Substance abuse is a problem, as is suicide. The GLBT's Movement Advancement Project estimates that as many as 51 percent of transgender people have considered killing themselves; 26 percent have tried. But these women didn't come this Tuesday to discuss the past. That's what months of therapy — required to begin the gender-change process — are for.

Advantages of youth

These women have more immediate concerns, such as how to help another young woman, Rachel, perfect the movements, walks and gestures that signal femininity. In one sense, Rachel is lucky. She's young; she won't have decades of working at masculine carriage to unload. And it typically is easier for those who transition younger to "pass," in the parlance of the trans world. But she's not as lucky as Stacy Kilpatrick. At 29, Kilpatrick has a lean body and a natural talent with an eyeliner wand any woman would envy. When she was in what she calls her "butch" phase, "trying to say this isn't real," she trained to be a firefighter and an EMT. That's a common thread in her patients' histories, Bowers said. A large number served in the military, like Christy McCleary, who was a crew chief on B-52s during the Vietnam War. Lately, Kilpatrick has done office work. Until she was laid off in January, she worked for a mutual fund. Now, with her new, legal name on her resume, with her hormone treatments in full swing, she's job-hunting for the first time as a woman. And she's desperate to fall from the ranks of the transgender unemployed, estimated at 40 percent.

A couple of weeks ago, a law firm called her for a second interview. That's when she told them about her background. "He said, 'Well, honestly, I'm not comfortable having you interface with my clients.' I was devastated. I really thought this could be the one," she said. The first time Kilpatrick went out as a woman, on Halloween in 2006, she wound up in the hospital, with a concussion and a shattered wrist.

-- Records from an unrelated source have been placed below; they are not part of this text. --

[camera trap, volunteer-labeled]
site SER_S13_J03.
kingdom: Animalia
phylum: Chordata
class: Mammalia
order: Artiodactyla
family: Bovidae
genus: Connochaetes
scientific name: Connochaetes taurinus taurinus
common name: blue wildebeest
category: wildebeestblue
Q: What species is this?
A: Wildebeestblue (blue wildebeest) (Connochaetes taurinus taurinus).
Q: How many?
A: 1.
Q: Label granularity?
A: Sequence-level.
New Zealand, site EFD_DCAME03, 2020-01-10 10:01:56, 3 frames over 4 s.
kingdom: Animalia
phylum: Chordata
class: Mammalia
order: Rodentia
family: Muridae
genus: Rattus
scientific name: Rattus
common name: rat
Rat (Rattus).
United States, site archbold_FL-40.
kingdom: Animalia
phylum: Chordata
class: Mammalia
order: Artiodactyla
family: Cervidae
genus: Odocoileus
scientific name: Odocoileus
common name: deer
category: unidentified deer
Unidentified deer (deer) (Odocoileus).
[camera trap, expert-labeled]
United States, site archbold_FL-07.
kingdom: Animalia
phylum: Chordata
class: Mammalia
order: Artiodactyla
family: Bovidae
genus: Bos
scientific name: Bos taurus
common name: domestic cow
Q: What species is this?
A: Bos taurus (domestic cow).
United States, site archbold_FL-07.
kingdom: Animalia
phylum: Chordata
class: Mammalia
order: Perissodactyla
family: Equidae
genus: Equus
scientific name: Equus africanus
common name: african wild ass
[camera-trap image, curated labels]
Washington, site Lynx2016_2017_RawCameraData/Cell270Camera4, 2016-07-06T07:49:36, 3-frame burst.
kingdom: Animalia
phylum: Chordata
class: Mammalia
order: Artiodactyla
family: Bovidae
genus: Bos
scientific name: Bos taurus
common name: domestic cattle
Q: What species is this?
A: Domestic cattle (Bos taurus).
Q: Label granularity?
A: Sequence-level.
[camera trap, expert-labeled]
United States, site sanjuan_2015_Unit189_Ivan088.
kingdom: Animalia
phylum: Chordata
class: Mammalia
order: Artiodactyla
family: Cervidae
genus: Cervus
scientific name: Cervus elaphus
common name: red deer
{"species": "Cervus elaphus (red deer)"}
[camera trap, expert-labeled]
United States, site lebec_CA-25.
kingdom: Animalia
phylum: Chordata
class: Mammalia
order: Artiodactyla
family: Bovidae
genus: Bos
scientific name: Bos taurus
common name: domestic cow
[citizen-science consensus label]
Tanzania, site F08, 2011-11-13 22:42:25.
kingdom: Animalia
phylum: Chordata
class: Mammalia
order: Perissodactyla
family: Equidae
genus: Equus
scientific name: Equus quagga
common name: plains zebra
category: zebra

She filed a complaint against the bouncers who beat her and hopes a settlement might someday pay for her surgery. The process isn't cheap. There are hormone treatments and therapy. For men becoming women, there are breast implants, electrolysis and maybe facial surgery to reduce manly browlines. Then there is the reassignment surgery, which can cost $20,000 in this country. Virtually nothing is covered by insurance. A week from her surgery, Julie estimates her transformation will cost $100,000. Still, Bowers has a 10-month wait for surgery — down from 14 months before the recession. But Julie feels she has no choice: "You reach a point where you have to do this. It's lifesaving."